By MARGIE THOMSON
The thousands of New Zealanders who were moved by Wild Swans will find The Good Women of China more than worthy of a read. But, instead of following one family through the upheavals of 20th-century Chinese history - through feudalism, nationalism, communism, the Cultural Revolution to the Great Leap Forward - Xinran has drawn on the stories she heard from 1989-1996 as a journalist and talkback host for the Nanjing-based, state-run radio station.
Xinran's evening radio programme, Words on the Night Breeze, was bravely designed to "open a window so people could allow their spirits to cry out and breathe after the gunpowder-laden atmosphere of the previous 40 years".
It was ground-breaking and brave, as discussing personal issues in public could still be perceived as an offence by the authorities. Xinran's radio show was monitored and censored but despite the risks, it created and answered a desperate need among the people of China.
Through this little window roared the whispering voices of people who had never before dared to open their mouths. Over the eight years she hosted the show from 1989, Xinran went from being an unknown and relatively naive presenter to a celebrity.
No one living in China escaped the consequences of the political movements of the 20th century. Xinran displays these consequences in the most humane way possible: at the level of individuals and families in what appears as a series of short stories, linked by Xinran's often active and always intense involvement.

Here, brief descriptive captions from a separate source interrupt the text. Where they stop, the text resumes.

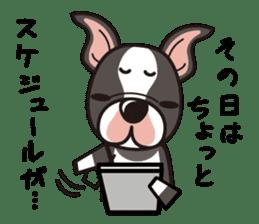 iinu - Boston Terrier sticker #3812549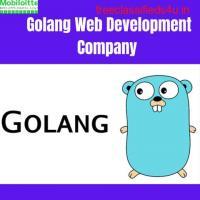 Golang development company | Web development services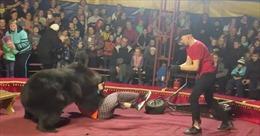 'Gấu điên' tấn công người quản thú, khán giả la hét hoảng sợ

She was talkback host-cum-confidante-cum-social worker. She firmly believes in the lightness that can be achieved in a person's life through the speaking of sad experiences.

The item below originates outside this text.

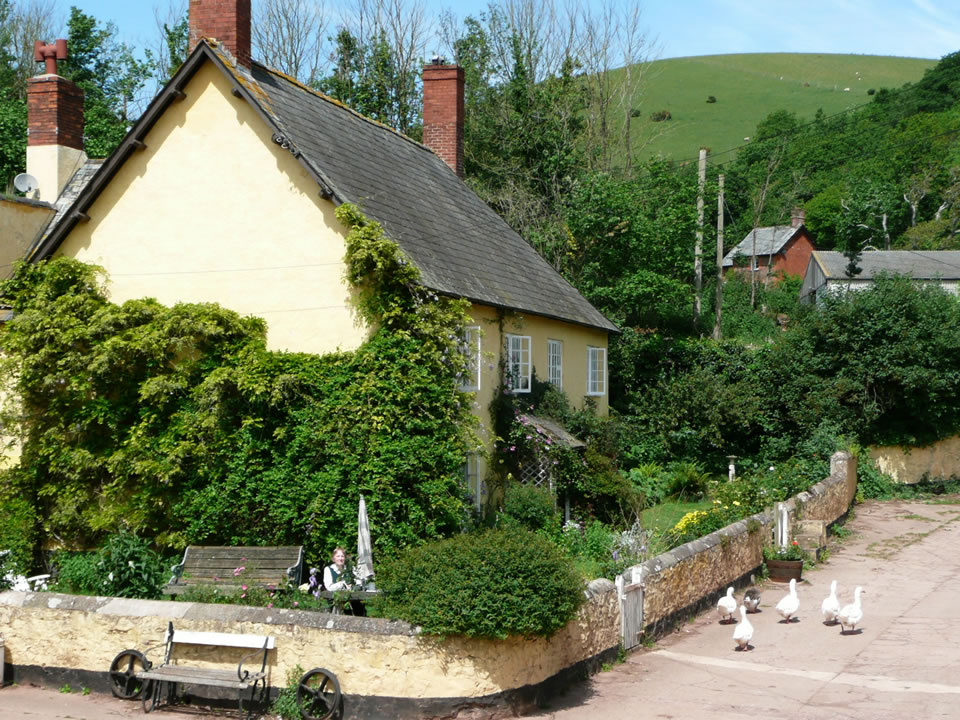 Farm bed and breakfast in Exmoor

Poor China. If ever we needed evidence that extreme ideologies narrow and twist people's humanity, it is here in these stories of lovelessness, fear and cruelty.

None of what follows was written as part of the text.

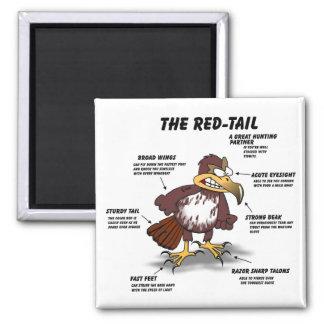 Aimant bande dessinée de faucon de Rouge-queue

The first story in the book is one of personal triumph for Xinran, although she would never frame it in such a crass way. It happened just four months after Words on the Night Breeze began broadcasting. She received a letter from a boy who lived in a village 240km from Nanjing, where a crippled, 60-year-old man had bought a young wife, who turned out to be 12 and had been kidnapped for the purpose.
The man was so afraid she would run away that he had tied her around the waist with a thick, iron chain which was rubbing her raw.
The rest of the villagers were unconcerned, and the boy knew that if they found out he had written to Xinran his family would be expelled from the village.
This letter was the first of many to appeal to Xinran for practical help.
She got on the case, bullying the reluctant police to do something about it. ("This sort of thing happens a lot. If everyone reacted like you, we'd be worked to death," one grumbled.)
In the end, Xinran pressured the head of the village agricultural supplies depot who threatened to cut off the villagers' fertiliser if they didn't release the girl. She was returned home to her parents, accompanied by a police officer and someone from Xinran's radio station.
Xinran received no praise, only criticism for "moving the troops about, stirring up the people and wasting the radio station's time and money.
"I was shaken by these complaints. A girl had been in danger and yet going to her rescue was seen as exhausting the people and draining the treasury. Just what was a woman's life worth in China? This question began to haunt me. I found myself wanting to know much more about the intimate lives of Chinese women."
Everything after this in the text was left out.